Darren* contacted me on-line, and although he was a couple of years out of my main catchment area (he was 62), his profile seemed really interested and I accepted the contact. A few engaging phone chats later, we met for coffee. At the risk of sounding corny, I felt fireworks. Here was a guy who could meet me line-for-line, who was engaging, witty and highly intelligent. We were well matched, both being intellectual, well-read, articulate, slightly arrogant and swearing like stevedores on a smoko. And when he declared that he and I could end in fisticuffs because he also liked to be “the star”, well, dear reader, I swooned! I didn’t kid myself that I was in love after one coffee, but I was quite convinced that this was a man I would be excited and proud to be on the arm of.
This excitement appeared to be reciprocated. As we chatted over the next week or so he once declared “I’ve had more laughs with you over the past two weeks than I had in 20 years of marriage.” Reprise the swoon!
And then he dropped the bombshell.
We met for another coffee. He told me that when he was with me “every fibre of my being tingles with excitement”, and then went on to state that he was not going to go on with this. That we would not be meeting again. His explanation was that I was too young for him (annoying to say the least since he knew my age when he contacted me), and that he was looking for someone to settle down,and fade into retirement with. And I was too exciting for all that.
My latte suddenly looked highly unappetizing.
I tried to persuade him to put off the early “retirement” and come play with me for a year. To no avail. He certainly was my match. He had gone onto the dating scene with a specific purpose in mind and was not to be dissuaded from that path. Even by my manifest charms. Sigh.

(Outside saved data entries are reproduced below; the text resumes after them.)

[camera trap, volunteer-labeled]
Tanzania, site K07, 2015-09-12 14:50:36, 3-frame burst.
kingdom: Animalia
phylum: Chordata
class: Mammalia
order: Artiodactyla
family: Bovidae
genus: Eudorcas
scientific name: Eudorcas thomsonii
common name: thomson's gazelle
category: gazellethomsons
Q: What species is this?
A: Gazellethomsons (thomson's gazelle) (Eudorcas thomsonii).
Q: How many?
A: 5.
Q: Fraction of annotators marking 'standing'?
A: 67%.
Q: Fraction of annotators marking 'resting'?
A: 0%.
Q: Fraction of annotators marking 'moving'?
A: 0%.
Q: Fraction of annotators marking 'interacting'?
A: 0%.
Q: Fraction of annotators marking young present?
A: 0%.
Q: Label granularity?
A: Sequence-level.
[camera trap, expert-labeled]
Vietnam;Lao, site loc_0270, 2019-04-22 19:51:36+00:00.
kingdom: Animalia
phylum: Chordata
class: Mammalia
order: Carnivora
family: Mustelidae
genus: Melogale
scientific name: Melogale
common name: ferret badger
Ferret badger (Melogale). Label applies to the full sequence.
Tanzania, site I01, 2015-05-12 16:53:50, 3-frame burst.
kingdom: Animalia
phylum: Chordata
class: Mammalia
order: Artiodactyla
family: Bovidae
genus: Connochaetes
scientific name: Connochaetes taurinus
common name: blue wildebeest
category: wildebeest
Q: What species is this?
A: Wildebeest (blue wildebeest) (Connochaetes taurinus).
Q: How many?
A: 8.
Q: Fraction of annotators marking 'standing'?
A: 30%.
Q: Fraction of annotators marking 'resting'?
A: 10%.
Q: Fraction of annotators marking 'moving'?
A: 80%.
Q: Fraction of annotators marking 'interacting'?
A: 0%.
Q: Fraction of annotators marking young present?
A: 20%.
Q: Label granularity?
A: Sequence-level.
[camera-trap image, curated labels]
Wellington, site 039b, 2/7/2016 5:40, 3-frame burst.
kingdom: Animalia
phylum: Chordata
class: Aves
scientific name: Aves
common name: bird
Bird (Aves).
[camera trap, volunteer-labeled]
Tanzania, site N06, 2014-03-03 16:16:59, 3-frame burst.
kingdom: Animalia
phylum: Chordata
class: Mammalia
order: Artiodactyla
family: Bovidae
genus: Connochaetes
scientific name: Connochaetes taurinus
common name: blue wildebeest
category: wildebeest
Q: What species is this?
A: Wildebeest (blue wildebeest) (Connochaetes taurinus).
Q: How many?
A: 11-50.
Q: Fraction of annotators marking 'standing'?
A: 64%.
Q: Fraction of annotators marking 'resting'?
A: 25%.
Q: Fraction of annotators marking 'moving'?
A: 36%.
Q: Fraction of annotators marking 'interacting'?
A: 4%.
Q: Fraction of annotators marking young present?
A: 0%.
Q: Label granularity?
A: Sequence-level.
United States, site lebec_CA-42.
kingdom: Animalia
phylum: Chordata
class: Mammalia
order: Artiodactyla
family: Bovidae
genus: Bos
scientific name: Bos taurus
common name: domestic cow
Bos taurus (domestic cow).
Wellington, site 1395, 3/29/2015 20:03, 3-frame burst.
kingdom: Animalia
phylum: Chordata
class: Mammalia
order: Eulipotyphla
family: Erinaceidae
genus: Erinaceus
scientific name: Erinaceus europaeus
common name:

This experience was certainly one of the more crushing ones. And I still feel regret over this man. Oh dear. I hope he never reads this. Might feed his ego a tad too much.
But thinking about this with Peck’s words in my mind, he was amazingly strong and sensible. I might have been exciting and attractive (fair call!), but he was looking, not for a specific kind of person, but for a specific kind of RELATIONSHIP. One that I was not ready to offer him. We wanted each other, but with quite different packaging in mind.
And I think this is where those of us out dating need to do some work. We often have this ideal in our heads of the person we want. With men, that ideal tends towards the physical-some of them even specify dress size for God’s sake!!. With women it tends to more be the basics-employed,kind,humorous. Yet few of us truly state what kind of relationship we want. Broad expressions like “long-term committed” or “casual” or “regular and discrete” really don’t tell much. Darren and I both had the same basic outline on our profiles, but we were looking for very different things.
In order to make the “considered, thought-out decision” to love someone, we need to be with someone who can offer us the kind of relationship we want. Not just twang our wire. I don’t want someone who likes quiet nights at home. I happily have them ON MY OWN. I don’t want someone to move in with me, or raise my children, or fix my picket fence. I want a boyfriend. To go out with. Preferably one who dances. And plays blues guitar. And writes songs or poetry, and…..
I digress into fantasy. First time for everything!!!
So maybe dating sites could have fewer questions about “interests” and “body shape” and “do you have any pets”….does anyone really give a rats about the latter???? More questions about “do you want to go out regularly?”, “do you want to spend the night together?” “do you want someone to take to family/work/social functions?”. Because if we meet someone who ostensibly has the same interests and with whom we feel that “click” it’s going to go nowhere unless we are both on the same page as far as expectations go.
If, and only if, I find someone who wants the same kind of relationship as I do, who is capable of giving me that, and who is happy with what I have to give, will I allow myself to make that decision to “love”.
In the meantime, I am having a lot of fun. And all hail to that!!
* All names and identifying features have been changed. Other than mine!